##### Items #####

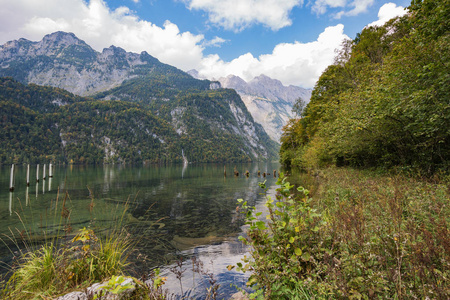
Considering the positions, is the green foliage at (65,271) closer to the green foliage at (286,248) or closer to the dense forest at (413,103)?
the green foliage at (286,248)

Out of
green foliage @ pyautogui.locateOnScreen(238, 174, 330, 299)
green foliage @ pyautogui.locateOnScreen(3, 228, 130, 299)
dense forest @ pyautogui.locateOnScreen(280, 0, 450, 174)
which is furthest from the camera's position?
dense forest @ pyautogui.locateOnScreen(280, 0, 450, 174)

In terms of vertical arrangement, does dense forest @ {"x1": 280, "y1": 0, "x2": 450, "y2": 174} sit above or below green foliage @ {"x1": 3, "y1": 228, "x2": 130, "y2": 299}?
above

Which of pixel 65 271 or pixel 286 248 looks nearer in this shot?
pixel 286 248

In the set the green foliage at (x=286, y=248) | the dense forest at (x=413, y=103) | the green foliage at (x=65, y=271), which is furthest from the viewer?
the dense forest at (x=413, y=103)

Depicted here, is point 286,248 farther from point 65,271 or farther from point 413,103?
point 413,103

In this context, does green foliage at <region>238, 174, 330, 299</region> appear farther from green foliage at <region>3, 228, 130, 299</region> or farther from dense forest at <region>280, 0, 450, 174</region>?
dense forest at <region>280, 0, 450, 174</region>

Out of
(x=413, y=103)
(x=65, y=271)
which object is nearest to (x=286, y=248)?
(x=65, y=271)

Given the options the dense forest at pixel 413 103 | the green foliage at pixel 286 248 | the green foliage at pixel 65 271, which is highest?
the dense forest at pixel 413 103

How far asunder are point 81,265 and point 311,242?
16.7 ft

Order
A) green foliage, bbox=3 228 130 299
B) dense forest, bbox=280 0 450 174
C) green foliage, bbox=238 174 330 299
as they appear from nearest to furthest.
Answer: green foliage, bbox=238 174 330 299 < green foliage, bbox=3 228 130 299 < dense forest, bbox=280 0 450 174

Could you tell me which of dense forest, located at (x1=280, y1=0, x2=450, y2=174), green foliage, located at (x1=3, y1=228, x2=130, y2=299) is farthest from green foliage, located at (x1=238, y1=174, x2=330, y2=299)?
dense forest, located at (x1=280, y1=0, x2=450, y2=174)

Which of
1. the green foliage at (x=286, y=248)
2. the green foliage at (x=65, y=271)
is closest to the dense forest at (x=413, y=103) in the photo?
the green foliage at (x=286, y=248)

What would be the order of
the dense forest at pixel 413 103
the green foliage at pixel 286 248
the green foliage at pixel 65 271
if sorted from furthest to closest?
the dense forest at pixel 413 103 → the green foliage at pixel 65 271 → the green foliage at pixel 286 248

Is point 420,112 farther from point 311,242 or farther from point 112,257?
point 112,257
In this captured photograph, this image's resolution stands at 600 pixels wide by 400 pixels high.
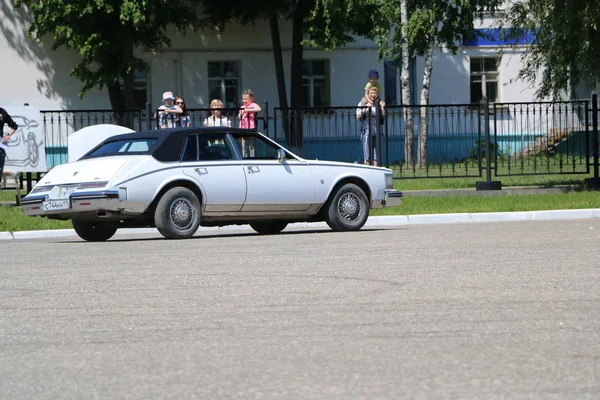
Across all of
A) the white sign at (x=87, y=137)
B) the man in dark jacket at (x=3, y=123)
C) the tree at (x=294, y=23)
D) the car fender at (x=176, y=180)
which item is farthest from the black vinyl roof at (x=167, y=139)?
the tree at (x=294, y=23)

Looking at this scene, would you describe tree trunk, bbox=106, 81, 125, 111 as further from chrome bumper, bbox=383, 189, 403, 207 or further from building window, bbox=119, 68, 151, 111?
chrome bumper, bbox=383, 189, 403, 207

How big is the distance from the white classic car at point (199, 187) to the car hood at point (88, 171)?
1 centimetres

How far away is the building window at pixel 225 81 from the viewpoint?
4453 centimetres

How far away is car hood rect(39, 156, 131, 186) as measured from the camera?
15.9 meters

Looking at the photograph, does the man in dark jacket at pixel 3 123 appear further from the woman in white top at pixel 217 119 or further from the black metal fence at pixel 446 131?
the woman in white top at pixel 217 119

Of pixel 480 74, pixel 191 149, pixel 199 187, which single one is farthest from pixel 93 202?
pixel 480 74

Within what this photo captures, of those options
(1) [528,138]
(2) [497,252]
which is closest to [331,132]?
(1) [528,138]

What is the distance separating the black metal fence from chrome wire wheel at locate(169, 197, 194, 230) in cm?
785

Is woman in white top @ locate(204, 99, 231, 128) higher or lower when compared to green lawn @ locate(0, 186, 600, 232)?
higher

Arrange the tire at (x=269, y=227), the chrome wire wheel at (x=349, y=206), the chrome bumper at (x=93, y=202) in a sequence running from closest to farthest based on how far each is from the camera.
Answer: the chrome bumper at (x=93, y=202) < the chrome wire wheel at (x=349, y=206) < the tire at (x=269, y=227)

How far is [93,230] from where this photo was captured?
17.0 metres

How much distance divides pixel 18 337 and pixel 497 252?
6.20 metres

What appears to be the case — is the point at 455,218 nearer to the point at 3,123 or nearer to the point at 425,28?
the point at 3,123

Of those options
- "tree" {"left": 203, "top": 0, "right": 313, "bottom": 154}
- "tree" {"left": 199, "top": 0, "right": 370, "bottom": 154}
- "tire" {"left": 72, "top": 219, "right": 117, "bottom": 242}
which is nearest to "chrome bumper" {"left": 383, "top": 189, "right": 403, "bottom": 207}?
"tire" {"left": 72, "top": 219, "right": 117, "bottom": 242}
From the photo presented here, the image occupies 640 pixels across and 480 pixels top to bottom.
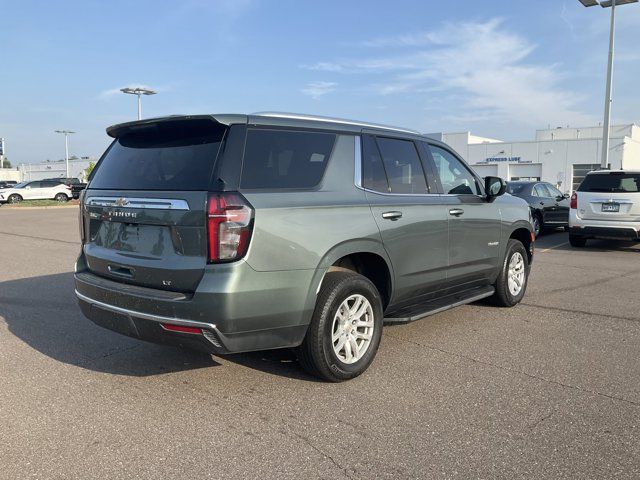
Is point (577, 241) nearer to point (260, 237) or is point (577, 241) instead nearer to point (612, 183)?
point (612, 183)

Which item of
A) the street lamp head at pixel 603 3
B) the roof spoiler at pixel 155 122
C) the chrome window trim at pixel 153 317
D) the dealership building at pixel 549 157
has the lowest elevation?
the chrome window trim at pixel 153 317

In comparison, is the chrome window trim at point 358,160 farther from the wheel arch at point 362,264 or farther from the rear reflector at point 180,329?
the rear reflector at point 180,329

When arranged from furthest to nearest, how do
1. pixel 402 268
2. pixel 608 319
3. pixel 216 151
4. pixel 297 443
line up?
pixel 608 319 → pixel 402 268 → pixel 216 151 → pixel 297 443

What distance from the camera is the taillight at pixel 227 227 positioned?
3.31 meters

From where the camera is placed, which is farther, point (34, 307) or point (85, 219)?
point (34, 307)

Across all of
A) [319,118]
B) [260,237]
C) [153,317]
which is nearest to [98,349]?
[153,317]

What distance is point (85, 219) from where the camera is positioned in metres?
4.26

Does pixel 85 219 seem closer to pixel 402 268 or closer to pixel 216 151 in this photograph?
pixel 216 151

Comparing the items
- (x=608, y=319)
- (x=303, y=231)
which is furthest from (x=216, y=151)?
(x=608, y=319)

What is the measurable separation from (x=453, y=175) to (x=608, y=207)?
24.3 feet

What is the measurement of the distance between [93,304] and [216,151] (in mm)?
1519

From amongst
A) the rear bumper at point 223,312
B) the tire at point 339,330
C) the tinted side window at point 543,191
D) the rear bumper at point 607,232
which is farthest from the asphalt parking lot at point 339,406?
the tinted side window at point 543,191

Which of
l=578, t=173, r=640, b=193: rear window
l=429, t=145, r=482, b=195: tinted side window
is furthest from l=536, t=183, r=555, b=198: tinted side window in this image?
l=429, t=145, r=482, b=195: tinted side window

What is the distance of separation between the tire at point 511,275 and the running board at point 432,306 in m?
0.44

#####
##### Items #####

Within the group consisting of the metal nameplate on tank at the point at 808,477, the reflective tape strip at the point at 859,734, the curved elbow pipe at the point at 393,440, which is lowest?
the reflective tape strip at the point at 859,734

#####

• **Given task**
Pull out every line in the items above that contains the word "tape".

• **Correct answer**
Within the group consisting of the metal nameplate on tank at the point at 808,477, the reflective tape strip at the point at 859,734, the curved elbow pipe at the point at 393,440, which is lowest?
the reflective tape strip at the point at 859,734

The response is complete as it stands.